• SOURCE EXCERPT:
************
Indubitably, the parties in the JM Tuason cases were both claiming ownership over the same subject lots.1âшphi1 There was no issue on the identity of these lots. Macalindong and Lumanlan never denied that JM Tuason had registered title over them but insisted that their right thereto was superior to that of JM Tuason.

The situations in Legarda and JM Tuason are not too different from each other. In both cases, the parties laid conflicting claims of ownership over the same lot or area. In stark contrast, the present petition does not present conflicting claims of ownership. It hinges solely on the merits of Hillview's defense of good faith vis-à-vis its encroachment on a portion of petitioners' property.

Considering such fundamental difference between Legarda and the JM Tuason cases, on the one hand, and the present case, on the other, the standard of constructive notice in the former cases for the purpose of upholding or rejecting one's claim of good faith cannot be applied here.

We should instead apply Co Tao v. Joaquin Chan Chico4 and Tecnogas Philippines Manufacturing Corporation v. Court of Appeals.5

In the 1949 En Banc case of Co Tao, Chico was the owner of a property described as Lot No. 7 and covered by Certificate of Title No. 24239. Co Tao owned the adjoining lot No. 6. The conflict arose when Chico asserted that the house constructed by Co Tao encroached on a portion of Chico's land. After due proceedings, the Court ultimately found it was actually Chico who encroached on Co Tao's property by 6.97 sqm.; not the other way around. The Court emphasized though that the fact alone that Co Tao's property was registered did not automatically mean that Chico was a builder in bad faith insofar as the encroachment was concerned. The Court aptly decreed:

xxx It is but stating the obvious to say that outside of the individuals versed in the science of surveying, and this is already going far, no one can determine the precise extent or location of his property by merely examining his paper title. The fact is even surveyors cannot with exactitude do so. The disagreement among the three surveyors in the case at hand who have made a resurvey of the ground with the aid of scientific devices and of their experience and knowledge of surveying, is a graphic and concrete illustration of this truth. (emphasis and underscoring added)

Notably, Co Tao was cited in the 1997 case of Tecnogas, decided by the Third Division. To recall, Tecnogas was the registered owner of a lot in Barrio San Dionisio, Parañaque City, known as Lot 4531-A and covered by Transfer Certificate of Title No. 409316. It bought the property from Pariz Industries in 1970, together with all the buildings and improvements thereon. Meanwhile, Eduardo Uy was the registered owner of the adjoining parcels covered by Transfer Certificate of Title Nos. 279838 (Lot 4531-B) and 31390, respectively. Tecnogas later learned that portions of the structures it bought actually stood on a small portion of Uy's property. For this reason, Tecnogas offered to buy this portion, but Uy refused and sued Tecnogas instead.
************
• DATA SUPPLIED:
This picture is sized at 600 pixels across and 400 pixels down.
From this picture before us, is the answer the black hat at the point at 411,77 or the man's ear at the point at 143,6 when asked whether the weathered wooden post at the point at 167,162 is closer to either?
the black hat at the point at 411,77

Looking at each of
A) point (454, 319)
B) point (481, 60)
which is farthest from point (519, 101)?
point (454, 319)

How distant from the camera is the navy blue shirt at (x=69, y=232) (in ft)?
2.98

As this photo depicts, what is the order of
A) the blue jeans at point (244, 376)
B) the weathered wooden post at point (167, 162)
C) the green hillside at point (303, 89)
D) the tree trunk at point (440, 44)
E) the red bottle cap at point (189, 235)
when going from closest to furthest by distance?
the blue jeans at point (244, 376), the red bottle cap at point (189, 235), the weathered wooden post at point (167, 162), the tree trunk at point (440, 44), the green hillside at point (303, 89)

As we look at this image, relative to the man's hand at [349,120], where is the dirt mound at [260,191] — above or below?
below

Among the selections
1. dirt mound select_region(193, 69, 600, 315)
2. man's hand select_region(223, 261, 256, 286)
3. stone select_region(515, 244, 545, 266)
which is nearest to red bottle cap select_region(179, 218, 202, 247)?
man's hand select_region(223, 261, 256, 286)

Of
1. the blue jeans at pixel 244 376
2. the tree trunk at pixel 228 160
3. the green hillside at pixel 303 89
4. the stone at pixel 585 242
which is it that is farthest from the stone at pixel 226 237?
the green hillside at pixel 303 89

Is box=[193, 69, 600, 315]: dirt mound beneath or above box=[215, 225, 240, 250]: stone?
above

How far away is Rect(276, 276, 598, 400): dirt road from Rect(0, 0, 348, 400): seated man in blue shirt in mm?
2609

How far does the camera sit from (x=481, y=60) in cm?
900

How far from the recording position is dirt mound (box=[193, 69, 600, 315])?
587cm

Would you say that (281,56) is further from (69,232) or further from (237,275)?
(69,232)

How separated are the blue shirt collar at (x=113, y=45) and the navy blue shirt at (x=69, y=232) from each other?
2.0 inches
************
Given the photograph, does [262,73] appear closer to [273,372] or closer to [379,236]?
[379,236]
************
• THINGS TO DO:
1) Return the stretch of the ruling excerpt from "The situations in Legarda and JM" through "be applied here.".
2) Answer these from the ruling excerpt:
(a) In what year was Co Tao decided?
(b) By how many square meters did Chico encroach on Co Tao's property?
(c) From whom did Tecnogas buy its property?
3) List every certificate of title number that appears in the ruling excerpt.
The records were drawn from a separate source.

• THE ANSWERS:
1)
The situations in Legarda and JM Tuason are not too different from each other. In both cases, the parties laid conflicting claims of ownership over the same lot or area. In stark contrast, the present petition does not present conflicting claims of ownership. It hinges solely on the merits of Hillview's defense of good faith vis-à-vis its encroachment on a portion of petitioners' property.

Considering such fundamental difference between Legarda and the JM Tuason cases, on the one hand, and the present case, on the other, the standard of constructive notice in the former cases for the purpose of upholding or rejecting one's claim of good faith cannot be applied here.

2)
(a) 1949
(b) 6.97 sqm
(c) Pariz Industries

3)
24239
409316
279838
31390